* EXTRACTED MATERIAL *
-----
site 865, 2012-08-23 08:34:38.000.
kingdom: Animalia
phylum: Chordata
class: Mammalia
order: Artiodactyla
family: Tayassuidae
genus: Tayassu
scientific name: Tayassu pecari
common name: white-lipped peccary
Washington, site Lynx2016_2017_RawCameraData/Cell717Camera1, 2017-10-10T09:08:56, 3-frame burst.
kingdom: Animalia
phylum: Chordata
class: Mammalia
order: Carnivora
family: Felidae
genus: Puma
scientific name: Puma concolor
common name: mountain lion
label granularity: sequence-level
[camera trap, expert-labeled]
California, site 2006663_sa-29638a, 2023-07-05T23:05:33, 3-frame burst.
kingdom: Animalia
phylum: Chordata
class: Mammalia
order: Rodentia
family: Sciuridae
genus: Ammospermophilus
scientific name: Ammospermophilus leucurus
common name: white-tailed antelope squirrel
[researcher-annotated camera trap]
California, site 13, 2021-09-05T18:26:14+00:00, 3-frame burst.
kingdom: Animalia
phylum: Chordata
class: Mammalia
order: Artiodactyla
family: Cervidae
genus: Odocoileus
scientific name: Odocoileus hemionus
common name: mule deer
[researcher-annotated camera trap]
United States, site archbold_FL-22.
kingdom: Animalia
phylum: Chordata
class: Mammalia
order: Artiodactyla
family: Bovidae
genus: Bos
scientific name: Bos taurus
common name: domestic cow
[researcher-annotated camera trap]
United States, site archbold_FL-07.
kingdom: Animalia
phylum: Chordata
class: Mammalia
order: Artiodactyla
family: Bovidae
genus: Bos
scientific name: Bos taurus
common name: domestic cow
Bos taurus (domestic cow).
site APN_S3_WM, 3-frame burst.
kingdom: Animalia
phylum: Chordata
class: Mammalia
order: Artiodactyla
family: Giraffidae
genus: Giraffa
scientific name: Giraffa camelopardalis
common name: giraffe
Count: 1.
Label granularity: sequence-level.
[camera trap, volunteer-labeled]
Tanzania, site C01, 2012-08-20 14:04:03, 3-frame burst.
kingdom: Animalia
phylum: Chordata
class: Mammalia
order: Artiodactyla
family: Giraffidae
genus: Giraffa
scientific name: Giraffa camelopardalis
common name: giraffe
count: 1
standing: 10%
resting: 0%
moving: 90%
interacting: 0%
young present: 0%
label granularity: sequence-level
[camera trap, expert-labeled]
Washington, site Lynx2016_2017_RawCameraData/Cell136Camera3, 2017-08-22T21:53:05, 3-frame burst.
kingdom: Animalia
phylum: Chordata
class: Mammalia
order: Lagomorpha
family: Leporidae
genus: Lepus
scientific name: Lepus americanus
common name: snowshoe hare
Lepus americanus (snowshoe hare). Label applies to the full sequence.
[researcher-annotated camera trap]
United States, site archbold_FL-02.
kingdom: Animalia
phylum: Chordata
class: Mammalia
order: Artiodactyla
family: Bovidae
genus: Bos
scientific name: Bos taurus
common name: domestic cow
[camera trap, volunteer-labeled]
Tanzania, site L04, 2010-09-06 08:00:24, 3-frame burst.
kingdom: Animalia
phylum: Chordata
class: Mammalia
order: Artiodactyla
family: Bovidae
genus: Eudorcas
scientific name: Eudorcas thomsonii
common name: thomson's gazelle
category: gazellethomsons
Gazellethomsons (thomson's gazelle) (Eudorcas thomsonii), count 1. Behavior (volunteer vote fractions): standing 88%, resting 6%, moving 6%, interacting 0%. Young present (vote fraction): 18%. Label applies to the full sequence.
-----
* WHAT IS NEEDED *
Restate the data word for word.

* RESPONSE *
site 865, 2012-08-23 08:34:38.000.
kingdom: Animalia
phylum: Chordata
class: Mammalia
order: Artiodactyla
family: Tayassuidae
genus: Tayassu
scientific name: Tayassu pecari
common name: white-lipped peccary
Washington, site Lynx2016_2017_RawCameraData/Cell717Camera1, 2017-10-10T09:08:56, 3-frame burst.
kingdom: Animalia
phylum: Chordata
class: Mammalia
order: Carnivora
family: Felidae
genus: Puma
scientific name: Puma concolor
common name: mountain lion
label granularity: sequence-level
[camera trap, expert-labeled]
California, site 2006663_sa-29638a, 2023-07-05T23:05:33, 3-frame burst.
kingdom: Animalia
phylum: Chordata
class: Mammalia
order: Rodentia
family: Sciuridae
genus: Ammospermophilus
scientific name: Ammospermophilus leucurus
common name: white-tailed antelope squirrel
[researcher-annotated camera trap]
California, site 13, 2021-09-05T18:26:14+00:00, 3-frame burst.
kingdom: Animalia
phylum: Chordata
class: Mammalia
order: Artiodactyla
family: Cervidae
genus: Odocoileus
scientific name: Odocoileus hemionus
common name: mule deer
[researcher-annotated camera trap]
United States, site archbold_FL-22.
kingdom: Animalia
phylum: Chordata
class: Mammalia
order: Artiodactyla
family: Bovidae
genus: Bos
scientific name: Bos taurus
common name: domestic cow
[researcher-annotated camera trap]
United States, site archbold_FL-07.
kingdom: Animalia
phylum: Chordata
class: Mammalia
order: Artiodactyla
family: Bovidae
genus: Bos
scientific name: Bos taurus
common name: domestic cow
Bos taurus (domestic cow).
site APN_S3_WM, 3-frame burst.
kingdom: Animalia
phylum: Chordata
class: Mammalia
order: Artiodactyla
family: Giraffidae
genus: Giraffa
scientific name: Giraffa camelopardalis
common name: giraffe
Count: 1.
Label granularity: sequence-level.
[camera trap, volunteer-labeled]
Tanzania, site C01, 2012-08-20 14:04:03, 3-frame burst.
kingdom: Animalia
phylum: Chordata
class: Mammalia
order: Artiodactyla
family: Giraffidae
genus: Giraffa
scientific name: Giraffa camelopardalis
common name: giraffe
count: 1
standing: 10%
resting: 0%
moving: 90%
interacting: 0%
young present: 0%
label granularity: sequence-level
[camera trap, expert-labeled]
Washington, site Lynx2016_2017_RawCameraData/Cell136Camera3, 2017-08-22T21:53:05, 3-frame burst.
kingdom: Animalia
phylum: Chordata
class: Mammalia
order: Lagomorpha
family: Leporidae
genus: Lepus
scientific name: Lepus americanus
common name: snowshoe hare
Lepus americanus (snowshoe hare). Label applies to the full sequence.
[researcher-annotated camera trap]
United States, site archbold_FL-02.
kingdom: Animalia
phylum: Chordata
class: Mammalia
order: Artiodactyla
family: Bovidae
genus: Bos
scientific name: Bos taurus
common name: domestic cow
[camera trap, volunteer-labeled]
Tanzania, site L04, 2010-09-06 08:00:24, 3-frame burst.
kingdom: Animalia
phylum: Chordata
class: Mammalia
order: Artiodactyla
family: Bovidae
genus: Eudorcas
scientific name: Eudorcas thomsonii
common name: thomson's gazelle
category: gazellethomsons
Gazellethomsons (thomson's gazelle) (Eudorcas thomsonii), count 1. Behavior (volunteer vote fractions): standing 88%, resting 6%, moving 6%, interacting 0%. Young present (vote fraction): 18%. Label applies to the full sequence.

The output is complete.